Randall Jarrell, “The Age of Criticism”

To piggyback on discussions from the past about A. O. Scott's film criticism, perhaps we live in an era in which criticism is felt to be in decline because critics may not want to look like total fools for supporting an artist or a cause.  Clement Greenberg backed Pollack and could look like a doofus for having done so if you're not into that style (I'm not, personally) but Greenberg took a stand.  Mencken backed Joseph Conrad (hooray!). 

So ... we have critics here and there who are talking a bit about this musical called Hamilton, which I might bother to get around to listening to in spite of my history of ambivalence about the genre.  I own Fiddler on the Roof and Singing in the Rain and South Park (yes) and I enjoy all those musicals. But generally the idiom hasn't been my first preference.  But whether Miranda and company's experiments in fusion can work intrigues me and it's been interesting that so much of the critical back and forth about the musical has been about race and politics and power.  That's what I'd expect ... although discussions of how well (or if) the musical works as a genre fusion and what that may suggest to us about fusion as an experimental process in contemporary music doesn't seem to be quite as high up the ladder of things to talk about. 

It's been about race, basically, and politics. 

From Noah Berlatsky, on the unsurprising question from the progressive side as to whether Hamilton is racist.

Historian Lyra Monteiro makes the case for thinking so. She argues that casting back actors in the role of the white founding fathers is a way to erase said founding fathers racism, as well as the narratives of actual black people who lived at the time.  ...

I don’t know if the musical talks about this, and Monteiro doesn’t, but Hamilton was racialized himself, at least sometimes.
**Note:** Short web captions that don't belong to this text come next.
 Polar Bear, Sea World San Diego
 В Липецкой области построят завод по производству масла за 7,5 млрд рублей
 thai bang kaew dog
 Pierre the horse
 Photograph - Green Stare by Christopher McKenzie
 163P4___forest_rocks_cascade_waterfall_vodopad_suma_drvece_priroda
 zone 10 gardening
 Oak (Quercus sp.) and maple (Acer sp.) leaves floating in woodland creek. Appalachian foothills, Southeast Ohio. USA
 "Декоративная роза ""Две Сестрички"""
We don’t really know who his father was, and given his childhood in the Caribbean, there’s a non-negligible chance that he was part black. His enemies certainly made much of the fact that he might be part black; he was referred to as a Creole on more than one occasion, and attacked as a foreigner, which I think then (as now) had some racial overtones.

So you could see Hamilton’s story as being about the possibility of black assimilation, which is in part what it sounds like the musical’s about too—black people claiming the Founding Father’s story as their own. The problem is that of course black people haven’t been allowed to assimilate, really, and that Hamilton’s assimilation is contingent on him not having been black (he certainly didn’t live as a black man in America.) And similarly the assimilation of the cast to the Hamilton story means losing blackness as a historical phenomenon, at least to some great degree.

So…the politics of it sort of depend on the politics of assimilation, which seem like they’re fairly complicated. On the one hand, racism in the US is in large part about black people not being allowed to assimilate. On the other hand, assimilating to whiteness means identifying with the oppressor, which is arguably also racist. The alternative would be telling a story about the oppressed—but of course many black commenters have talked about how sick they are of seeing black people only in the role of the oppressed, because it’s dreary and disempowering to constantly be portrayed as dreary and disempowered.

To me, overall, it seems like Hamilton the musical offers a kind of representation that isn’t often seen in the media—that is, black performers explicitly playing white people, rather than playing roles in which their blackness isn’t supposed to be recognized or acknowledged (which happens quite often.) Monteiro makes a good case that this representation isn’t perfect, but no one representation is going to be perfect, and more representations, more kinds of representations, and more jobs for black actors all seem like good things. -

Then over at Slate ...
...What’s remarkable about the criticism of Hamilton—and basically unique in the history of American theater—is that even the most vocal critics of Hamilton share with its fans a love for the show. Pulitzer Prize–winning historian Annette Gordon-Reed, who wrote that “[t]he genius of black music and black performance styles is used [by Hamilton] to sell a picture of the founding era that has been largely rejected in history books,” also told the Times she listens to the soundtrack every day. Loving a work of art involves advocacy and championship, but it also demands of us that we question it, interrogate it, work to see it for what it is honestly and with clear eyes. Dismissing this line of inquiry entirely and demanding that Hamilton be uncritically celebrated is against what Hamilton itself is doing and what it asks of all of us. Hamilton is a great play. It’s time to treat it like one.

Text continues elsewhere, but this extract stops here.